Precise Performance of Linear Denoisers in the Proportional Regime

In the present paper we study the performance of linear denoisers for noisy data of the form $\mathbf{x} + \mathbf{z}$, where $\mathbf{x} \in \mathbb{R}^d$ is the desired data with zero mean and unknown covariance $\mathbfΣ$, and $\mathbf{z} \sim \mathcal{N}(0, \mathbfΣ_{\mathbf{z}})$ is additive noise. Since the covariance $\mathbfΣ$ is not known, the standard Wiener filter cannot be employed for denoising. Instead we assume we are given samples $\mathbf{x}_1,\dots,\mathbf{x}_n \in \mathbb{R}^d$ from the true distribution. A standard approach would then be to estimate $\mathbfΣ$ from the samples and use it to construct an ``empirical" Wiener filter. However, in this paper, motivated by the denoising step in diffusion models, we take a different approach whereby we train a linear denoiser $\mathbf{W}$ from the data itself. In particular, we synthetically construct noisy samples $\hat{\mathbf{x}}_i$ of the data by injecting the samples with Gaussian noise with covariance $\mathbfΣ_1 \neq \mathbfΣ_{\mathbf{z}}$ and find the best $\mathbf{W}$ that approximates $\mathbf{W}\hat{\mathbf{x}}_i \approx \mathbf{x}_i$ in a least-squares sense. In the proportional regime $\frac{n}{d} \rightarrow κ> 1$ we use the {\it Convex Gaussian Min-Max Theorem (CGMT)} to analytically find the closed form expression for the generalization error of the denoiser obtained from this process. Using this expression one can optimize over $\mathbfΣ_1$ to find the best possible denoiser. Our numerical simulations show that our denoiser outperforms the ``empirical" Wiener filter in many scenarios and approaches the optimal Wiener filter as $κ\rightarrow\infty$.

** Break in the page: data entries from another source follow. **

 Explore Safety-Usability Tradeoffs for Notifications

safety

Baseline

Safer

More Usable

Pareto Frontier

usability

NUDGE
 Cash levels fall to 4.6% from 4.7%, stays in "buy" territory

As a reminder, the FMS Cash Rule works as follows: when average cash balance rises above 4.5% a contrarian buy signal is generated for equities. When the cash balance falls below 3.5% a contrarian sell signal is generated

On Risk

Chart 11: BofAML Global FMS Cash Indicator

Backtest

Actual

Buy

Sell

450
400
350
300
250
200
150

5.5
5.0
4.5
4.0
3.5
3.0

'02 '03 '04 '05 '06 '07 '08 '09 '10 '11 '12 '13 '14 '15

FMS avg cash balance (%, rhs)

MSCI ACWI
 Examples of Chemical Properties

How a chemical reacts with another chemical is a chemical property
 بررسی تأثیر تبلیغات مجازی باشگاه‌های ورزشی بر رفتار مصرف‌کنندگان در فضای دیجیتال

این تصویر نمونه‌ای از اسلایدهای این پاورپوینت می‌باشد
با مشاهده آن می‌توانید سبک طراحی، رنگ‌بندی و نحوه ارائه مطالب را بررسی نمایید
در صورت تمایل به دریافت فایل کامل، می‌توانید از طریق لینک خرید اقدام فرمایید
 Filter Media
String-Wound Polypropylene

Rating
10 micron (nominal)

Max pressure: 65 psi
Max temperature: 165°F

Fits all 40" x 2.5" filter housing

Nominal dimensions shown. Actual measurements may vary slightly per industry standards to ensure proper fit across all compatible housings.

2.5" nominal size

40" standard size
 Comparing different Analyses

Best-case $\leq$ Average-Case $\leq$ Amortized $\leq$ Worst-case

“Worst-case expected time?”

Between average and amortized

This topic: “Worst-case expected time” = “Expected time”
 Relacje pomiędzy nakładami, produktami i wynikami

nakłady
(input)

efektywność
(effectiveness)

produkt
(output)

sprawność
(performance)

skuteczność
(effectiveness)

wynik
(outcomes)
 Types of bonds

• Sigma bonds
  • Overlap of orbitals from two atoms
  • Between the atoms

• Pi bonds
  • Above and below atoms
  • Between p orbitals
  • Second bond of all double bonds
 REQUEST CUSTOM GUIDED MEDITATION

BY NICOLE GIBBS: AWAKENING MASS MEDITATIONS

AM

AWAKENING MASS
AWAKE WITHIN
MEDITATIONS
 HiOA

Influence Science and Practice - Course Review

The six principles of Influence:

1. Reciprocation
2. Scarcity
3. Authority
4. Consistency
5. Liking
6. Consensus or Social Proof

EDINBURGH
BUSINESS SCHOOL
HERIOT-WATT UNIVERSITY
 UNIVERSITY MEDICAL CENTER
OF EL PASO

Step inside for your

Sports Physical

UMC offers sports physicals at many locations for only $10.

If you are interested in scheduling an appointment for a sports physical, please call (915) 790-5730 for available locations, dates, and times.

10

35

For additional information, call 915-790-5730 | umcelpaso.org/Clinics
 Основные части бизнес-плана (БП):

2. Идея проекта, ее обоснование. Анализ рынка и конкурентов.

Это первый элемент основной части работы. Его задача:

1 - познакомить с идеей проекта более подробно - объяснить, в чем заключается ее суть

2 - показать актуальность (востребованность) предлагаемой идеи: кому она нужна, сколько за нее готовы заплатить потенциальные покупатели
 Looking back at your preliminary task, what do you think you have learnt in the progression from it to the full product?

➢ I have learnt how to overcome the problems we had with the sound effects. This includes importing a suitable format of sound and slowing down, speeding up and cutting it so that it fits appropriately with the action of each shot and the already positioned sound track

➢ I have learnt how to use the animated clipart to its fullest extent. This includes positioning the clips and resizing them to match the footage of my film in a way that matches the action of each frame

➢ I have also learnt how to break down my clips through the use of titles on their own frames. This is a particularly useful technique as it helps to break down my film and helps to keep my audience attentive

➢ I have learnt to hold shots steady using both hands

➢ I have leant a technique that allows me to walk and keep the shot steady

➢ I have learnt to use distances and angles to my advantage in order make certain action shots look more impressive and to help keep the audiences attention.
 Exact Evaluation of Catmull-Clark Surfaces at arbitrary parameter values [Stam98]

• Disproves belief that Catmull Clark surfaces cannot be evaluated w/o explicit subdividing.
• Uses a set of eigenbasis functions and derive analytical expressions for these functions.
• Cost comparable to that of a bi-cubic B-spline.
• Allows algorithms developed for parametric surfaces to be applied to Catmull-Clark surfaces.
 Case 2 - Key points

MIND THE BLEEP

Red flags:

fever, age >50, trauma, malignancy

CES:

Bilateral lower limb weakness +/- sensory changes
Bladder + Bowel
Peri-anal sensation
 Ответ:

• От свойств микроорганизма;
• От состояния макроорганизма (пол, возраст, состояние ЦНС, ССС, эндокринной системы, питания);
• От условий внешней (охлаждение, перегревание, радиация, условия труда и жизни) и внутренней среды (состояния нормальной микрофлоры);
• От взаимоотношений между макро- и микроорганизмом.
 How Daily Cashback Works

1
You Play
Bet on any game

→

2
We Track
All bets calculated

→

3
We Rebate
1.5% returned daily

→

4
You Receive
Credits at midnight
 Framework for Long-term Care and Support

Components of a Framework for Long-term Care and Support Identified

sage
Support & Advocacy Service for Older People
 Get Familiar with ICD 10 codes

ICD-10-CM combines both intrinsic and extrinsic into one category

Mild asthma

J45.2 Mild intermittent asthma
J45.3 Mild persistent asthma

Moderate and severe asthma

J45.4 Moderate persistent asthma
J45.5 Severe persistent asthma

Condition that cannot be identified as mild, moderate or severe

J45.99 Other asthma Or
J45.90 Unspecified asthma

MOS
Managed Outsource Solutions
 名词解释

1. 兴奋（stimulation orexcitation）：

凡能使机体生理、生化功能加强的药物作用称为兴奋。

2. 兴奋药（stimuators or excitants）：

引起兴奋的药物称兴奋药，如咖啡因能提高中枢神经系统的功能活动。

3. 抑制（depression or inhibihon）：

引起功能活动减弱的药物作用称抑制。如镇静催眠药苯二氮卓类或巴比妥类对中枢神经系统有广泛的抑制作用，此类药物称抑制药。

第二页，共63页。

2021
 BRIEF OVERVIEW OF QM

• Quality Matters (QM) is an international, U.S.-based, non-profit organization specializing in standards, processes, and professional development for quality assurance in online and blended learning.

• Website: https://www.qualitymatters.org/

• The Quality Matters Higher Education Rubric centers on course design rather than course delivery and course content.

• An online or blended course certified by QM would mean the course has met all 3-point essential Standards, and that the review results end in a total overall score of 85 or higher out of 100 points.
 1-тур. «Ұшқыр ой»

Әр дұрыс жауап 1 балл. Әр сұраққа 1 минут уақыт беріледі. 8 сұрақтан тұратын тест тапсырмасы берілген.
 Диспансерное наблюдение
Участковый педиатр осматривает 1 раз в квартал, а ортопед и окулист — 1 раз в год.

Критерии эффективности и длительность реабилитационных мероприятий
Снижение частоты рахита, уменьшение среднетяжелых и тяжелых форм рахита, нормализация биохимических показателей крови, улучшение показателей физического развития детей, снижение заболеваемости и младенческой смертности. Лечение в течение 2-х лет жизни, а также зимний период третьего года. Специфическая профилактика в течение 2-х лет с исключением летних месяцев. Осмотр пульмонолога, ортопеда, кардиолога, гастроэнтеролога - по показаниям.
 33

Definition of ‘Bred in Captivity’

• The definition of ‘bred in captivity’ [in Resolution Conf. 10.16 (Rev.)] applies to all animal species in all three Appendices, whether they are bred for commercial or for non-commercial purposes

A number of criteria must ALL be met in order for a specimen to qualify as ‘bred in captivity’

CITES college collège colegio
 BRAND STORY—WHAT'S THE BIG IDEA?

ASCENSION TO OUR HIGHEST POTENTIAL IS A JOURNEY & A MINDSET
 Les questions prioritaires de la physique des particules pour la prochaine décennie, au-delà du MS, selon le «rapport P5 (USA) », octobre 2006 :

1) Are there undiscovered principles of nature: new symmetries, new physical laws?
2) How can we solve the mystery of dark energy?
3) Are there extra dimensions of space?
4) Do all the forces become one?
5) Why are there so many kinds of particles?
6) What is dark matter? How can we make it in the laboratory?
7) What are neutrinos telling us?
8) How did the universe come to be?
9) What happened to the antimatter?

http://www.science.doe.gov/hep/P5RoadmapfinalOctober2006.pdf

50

翻译：本文研究了形如 $\mathbf{x} + \mathbf{z}$ 的含噪数据线性去噪器的性能，其中 $\mathbf{x} \in \mathbb{R}^d$ 为期望数据，具有零均值及未知协方差矩阵 $\mathbfΣ$，$\mathbf{z} \sim \mathcal{N}(0, \mathbfΣ_{\mathbf{z}})$ 为加性噪声。由于协方差矩阵 $\mathbfΣ$ 未知，无法采用标准维纳滤波器进行去噪。为此，我们假设已从真实分布中获取样本 $\mathbf{x}_1,\dots,\mathbf{x}_n \in \mathbb{R}^d$。传统方法是通过样本估计 $\mathbfΣ$ 并构建“经验”维纳滤波器。然而，受扩散模型去噪步骤启发，本文采取不同途径：直接从数据本身训练线性去噪器 $\mathbf{W}$。具体而言，我们通过向样本注入协方差矩阵为 $\mathbfΣ_1 \neq \mathbfΣ_{\mathbf{z}}$ 的高斯噪声，人工合成含噪样本 $\hat{\mathbf{x}}_i$，并在最小二乘准则下求解最优 $\mathbf{W}$ 使得 $\mathbf{W}\hat{\mathbf{x}}_i \approx \mathbf{x}_i$。在比例极限 $\frac{n}{d} \rightarrow κ > 1$ 条件下，我们运用凸高斯极小极大定理(CGMT)解析推导该过程所得去噪器泛化误差的闭式表达式。利用该表达式可对 $\mathbfΣ_1$ 进行优化以获得最优去噪器。数值仿真表明，我们的去噪器在多数场景下优于“经验”维纳滤波器，并随 $κ\rightarrow\infty$ 趋近于最优维纳滤波器。